Zamanda özgürlük parayla; mekânda özgürlük metayla tanımlı. Bu, “zengin de içiyor ben de. Demek ki zenginim” şaşkınlığının bir tezahürü. Komünizmin, burjuvanın her yana nüfuz etmesinde tariflenmesi, bir teslimiyet biçimi. Bugünkü duruma son verende aranmıyorsa, boş bir hayal. Burjuvaya öykünen bir varoluş bugüne dokunamıyor. Hissiyatını ve fikriyatını o tayin ediyor.

Anarşistler bu açıdan teslim olmuş, dinsiz birer Hristiyan keşişi. İnsanlık dinine inanıyorlar. Çırılçıplak çarmıha geriyorlar kendilerini. Her tür kimlikçiliği yapıp, kimliklerinden soyunduklarını söylüyorlar. Esasen eylemlerini sol diye belledikleri düşmana karşı yapıyorlar. Mesele polis değil, sol. Tek soyunulmayan kimlikse, nedense karadonlu erkeklik! Ama kadınlara femenizm layık. Düşmana karşı kudret imkânı ne barındırıyorsa, onu arıtmak istiyorlar.

Kadın, güçlü bir ideoloji. Femenizm fenni gübre. Kadın olmayı, başka bir güce muhtaç kılma meselesi. Burjuva özne değilsen, kadın da değilsin. Sorumlulukla, aşkınlıkla muhabbetin varsa, kadın düşmanısın. O kadın, yok yer. Sadece onların olabildiği bir merci.

Kudret, böylesi mercilerde mümkün. Bireysel kudretleri lehine mazlumların kolektif kudretini kurban etmeye çalışıyorlar. O sunakta başı kesilen, zalime karşı elde edilecek kudret imkânları. Anarşistler, ağız kenarında beliren hoş bir tebessüm. Sömürüye-zulme tahammül etme biçimi. Ona karşı dövüşme pratiği asla değil. Dövüş, kolektif ve “iktidar arzusu” üzre olmalı zira. Bu açıdan bir tek et olma arzularıyla burjuva cennetini bugünde yaşama niyetleri bir anlam ihtiva etmiyor. Eşitleyici pratikleri kişisel rahatlama sağlıyor, ama mücadelenin katı, sert seyrine zerre katkı sunmuyor. “Çıkıntılık etme, icat çıkarma, sürüden ayrılma” diyorlar. Emirler kimin, neyden?
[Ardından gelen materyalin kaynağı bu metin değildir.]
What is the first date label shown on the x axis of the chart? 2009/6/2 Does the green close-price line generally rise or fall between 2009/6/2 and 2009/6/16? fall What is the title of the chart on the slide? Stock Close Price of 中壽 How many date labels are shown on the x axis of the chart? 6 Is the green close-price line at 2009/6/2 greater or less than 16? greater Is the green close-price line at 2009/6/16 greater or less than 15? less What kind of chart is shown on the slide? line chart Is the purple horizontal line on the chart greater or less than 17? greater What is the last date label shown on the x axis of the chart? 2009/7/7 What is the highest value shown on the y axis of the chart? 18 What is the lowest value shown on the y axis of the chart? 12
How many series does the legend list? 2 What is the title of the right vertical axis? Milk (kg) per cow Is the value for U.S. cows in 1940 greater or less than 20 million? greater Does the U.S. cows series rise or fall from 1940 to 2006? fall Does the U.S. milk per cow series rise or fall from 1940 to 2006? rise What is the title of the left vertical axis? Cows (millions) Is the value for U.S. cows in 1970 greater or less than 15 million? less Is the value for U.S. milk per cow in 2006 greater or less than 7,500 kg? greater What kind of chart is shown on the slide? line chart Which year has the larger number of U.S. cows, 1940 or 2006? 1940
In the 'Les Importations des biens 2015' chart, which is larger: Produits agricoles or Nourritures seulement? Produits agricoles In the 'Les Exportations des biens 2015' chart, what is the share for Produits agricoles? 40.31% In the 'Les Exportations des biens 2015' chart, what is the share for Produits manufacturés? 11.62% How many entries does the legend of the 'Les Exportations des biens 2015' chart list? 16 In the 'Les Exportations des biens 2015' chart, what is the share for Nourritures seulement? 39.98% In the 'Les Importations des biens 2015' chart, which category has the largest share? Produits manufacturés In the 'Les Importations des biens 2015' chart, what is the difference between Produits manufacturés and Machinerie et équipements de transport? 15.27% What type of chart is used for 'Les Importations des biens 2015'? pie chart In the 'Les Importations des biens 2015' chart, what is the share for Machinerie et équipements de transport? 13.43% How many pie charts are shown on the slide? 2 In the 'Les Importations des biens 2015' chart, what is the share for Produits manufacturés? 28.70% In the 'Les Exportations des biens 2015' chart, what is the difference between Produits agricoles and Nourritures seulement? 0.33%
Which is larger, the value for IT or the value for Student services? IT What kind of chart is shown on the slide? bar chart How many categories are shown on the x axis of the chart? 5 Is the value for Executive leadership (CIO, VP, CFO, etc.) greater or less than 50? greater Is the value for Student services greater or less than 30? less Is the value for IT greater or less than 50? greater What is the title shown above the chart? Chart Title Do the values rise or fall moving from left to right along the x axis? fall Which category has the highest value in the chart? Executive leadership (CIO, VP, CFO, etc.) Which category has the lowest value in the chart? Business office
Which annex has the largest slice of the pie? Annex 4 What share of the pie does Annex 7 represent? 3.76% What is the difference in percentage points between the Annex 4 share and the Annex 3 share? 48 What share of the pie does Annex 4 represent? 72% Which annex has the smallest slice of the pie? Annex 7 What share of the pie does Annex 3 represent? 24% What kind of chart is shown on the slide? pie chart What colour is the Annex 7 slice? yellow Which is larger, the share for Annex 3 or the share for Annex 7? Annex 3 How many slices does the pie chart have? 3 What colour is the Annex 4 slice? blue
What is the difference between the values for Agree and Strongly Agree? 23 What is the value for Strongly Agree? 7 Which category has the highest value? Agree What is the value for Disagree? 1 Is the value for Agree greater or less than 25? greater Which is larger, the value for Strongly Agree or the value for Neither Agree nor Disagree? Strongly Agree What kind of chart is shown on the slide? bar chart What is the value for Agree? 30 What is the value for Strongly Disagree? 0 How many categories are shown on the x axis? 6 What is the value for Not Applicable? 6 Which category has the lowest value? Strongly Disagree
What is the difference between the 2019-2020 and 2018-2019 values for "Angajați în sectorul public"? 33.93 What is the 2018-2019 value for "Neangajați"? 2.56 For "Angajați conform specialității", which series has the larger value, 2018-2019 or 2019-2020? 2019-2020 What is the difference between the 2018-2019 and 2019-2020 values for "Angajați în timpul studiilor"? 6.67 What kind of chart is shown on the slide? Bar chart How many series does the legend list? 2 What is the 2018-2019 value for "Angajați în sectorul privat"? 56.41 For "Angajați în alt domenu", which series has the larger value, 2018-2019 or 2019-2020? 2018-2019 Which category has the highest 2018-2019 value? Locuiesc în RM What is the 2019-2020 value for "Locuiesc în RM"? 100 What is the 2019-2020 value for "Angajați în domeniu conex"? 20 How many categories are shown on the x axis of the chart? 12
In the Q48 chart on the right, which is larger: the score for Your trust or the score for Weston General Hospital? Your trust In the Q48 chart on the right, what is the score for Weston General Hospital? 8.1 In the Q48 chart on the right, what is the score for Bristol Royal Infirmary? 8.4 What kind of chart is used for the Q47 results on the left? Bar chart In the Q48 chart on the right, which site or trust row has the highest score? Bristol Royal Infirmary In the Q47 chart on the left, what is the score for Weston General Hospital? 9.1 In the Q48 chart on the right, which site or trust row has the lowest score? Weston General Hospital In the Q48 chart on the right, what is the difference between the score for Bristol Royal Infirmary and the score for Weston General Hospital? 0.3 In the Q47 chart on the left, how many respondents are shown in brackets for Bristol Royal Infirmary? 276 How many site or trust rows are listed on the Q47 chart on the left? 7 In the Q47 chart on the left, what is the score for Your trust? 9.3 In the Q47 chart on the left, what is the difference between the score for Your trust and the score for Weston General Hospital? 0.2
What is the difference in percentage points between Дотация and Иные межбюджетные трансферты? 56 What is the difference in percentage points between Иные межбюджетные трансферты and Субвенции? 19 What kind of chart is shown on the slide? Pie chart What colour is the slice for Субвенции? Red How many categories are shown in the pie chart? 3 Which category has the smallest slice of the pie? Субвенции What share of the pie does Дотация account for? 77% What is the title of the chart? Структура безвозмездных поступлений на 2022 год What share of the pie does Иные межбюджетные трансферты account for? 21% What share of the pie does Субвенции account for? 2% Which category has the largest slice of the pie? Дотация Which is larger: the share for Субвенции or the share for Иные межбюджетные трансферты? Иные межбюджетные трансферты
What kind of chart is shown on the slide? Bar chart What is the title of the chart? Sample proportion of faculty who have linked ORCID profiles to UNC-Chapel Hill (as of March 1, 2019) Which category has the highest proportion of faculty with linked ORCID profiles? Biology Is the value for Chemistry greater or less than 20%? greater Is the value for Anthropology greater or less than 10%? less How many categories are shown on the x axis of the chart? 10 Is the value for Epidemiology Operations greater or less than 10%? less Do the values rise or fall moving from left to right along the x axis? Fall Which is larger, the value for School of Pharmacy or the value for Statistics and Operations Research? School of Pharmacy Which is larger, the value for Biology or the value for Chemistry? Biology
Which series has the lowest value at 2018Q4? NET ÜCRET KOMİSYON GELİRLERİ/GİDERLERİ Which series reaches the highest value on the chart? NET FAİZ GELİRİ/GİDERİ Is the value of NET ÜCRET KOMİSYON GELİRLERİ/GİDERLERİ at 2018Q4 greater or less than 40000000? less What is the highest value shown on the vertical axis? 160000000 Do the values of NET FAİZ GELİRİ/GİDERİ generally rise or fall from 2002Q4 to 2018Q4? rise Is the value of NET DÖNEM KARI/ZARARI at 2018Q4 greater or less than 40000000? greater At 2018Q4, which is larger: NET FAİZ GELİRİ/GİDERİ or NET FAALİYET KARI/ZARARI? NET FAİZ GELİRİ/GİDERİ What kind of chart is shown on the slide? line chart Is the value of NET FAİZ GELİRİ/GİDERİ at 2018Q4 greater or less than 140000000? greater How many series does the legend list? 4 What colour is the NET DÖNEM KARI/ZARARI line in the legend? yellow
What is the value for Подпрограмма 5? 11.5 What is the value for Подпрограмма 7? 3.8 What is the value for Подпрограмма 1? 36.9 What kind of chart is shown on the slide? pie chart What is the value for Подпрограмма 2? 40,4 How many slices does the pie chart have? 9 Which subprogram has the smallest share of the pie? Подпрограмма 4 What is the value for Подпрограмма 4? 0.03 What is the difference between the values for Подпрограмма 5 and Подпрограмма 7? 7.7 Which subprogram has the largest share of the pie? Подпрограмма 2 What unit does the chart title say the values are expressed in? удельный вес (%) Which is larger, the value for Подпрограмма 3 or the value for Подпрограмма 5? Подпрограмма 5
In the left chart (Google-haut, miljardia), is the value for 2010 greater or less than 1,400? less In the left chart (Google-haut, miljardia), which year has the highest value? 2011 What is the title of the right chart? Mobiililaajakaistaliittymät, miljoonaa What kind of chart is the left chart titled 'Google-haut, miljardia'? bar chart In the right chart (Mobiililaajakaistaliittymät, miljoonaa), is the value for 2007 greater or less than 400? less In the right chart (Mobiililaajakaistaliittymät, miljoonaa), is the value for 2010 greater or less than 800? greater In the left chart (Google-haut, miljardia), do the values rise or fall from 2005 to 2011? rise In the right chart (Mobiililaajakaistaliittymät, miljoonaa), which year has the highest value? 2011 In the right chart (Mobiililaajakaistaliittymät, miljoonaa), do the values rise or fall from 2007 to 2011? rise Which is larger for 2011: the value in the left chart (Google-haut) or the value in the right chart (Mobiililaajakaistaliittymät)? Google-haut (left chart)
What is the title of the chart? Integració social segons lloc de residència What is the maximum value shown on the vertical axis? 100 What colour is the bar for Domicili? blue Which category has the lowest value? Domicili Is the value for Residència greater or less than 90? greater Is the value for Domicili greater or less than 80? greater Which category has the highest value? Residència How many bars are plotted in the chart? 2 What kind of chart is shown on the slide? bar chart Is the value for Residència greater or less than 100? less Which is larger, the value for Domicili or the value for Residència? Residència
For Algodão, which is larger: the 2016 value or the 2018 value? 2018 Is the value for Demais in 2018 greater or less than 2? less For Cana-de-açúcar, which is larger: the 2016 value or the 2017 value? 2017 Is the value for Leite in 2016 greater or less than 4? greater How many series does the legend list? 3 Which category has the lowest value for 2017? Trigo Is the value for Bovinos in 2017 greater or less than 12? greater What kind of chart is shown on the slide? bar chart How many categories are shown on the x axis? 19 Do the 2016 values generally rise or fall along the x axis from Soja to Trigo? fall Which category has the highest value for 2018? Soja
Yani özünde devlet, servet dağılımında basit bir araca indirgenmiş. Sömürülenlerin-mazlumların kolektif pratiği burada, bu şekilde savuşturuluyor. Belki de artık fazla devletten; fazla iktidardan söz etmek gerek. Bu hâliyle, mülk için tüm hasımlarını yarıştıran; rekabet için tüm düşmanlarını ezen basit bir özne. Altta teşekkül eden, rüşeym hâlinde, kandan-terden beslenen, varolan devleti horgören bir başka devlete işaret etmek… Budur, küçük savaşçıları tarihin tüm kudret mücadelelerine bağlayacak olan.

Devlet, hasmını küçültmek, daraltmak, tek fiskeyle ezilecek kıvama getirmek, böylece kontrol altına almak zorunda. Bireysel akıl oyunlarının, stratejilerin, o tepeye kurulma imkânlarını kovalamanın bir faydası yok. Öteki devlet yerin bir karış altında, kök, varsa, ona doğru uzanmalı.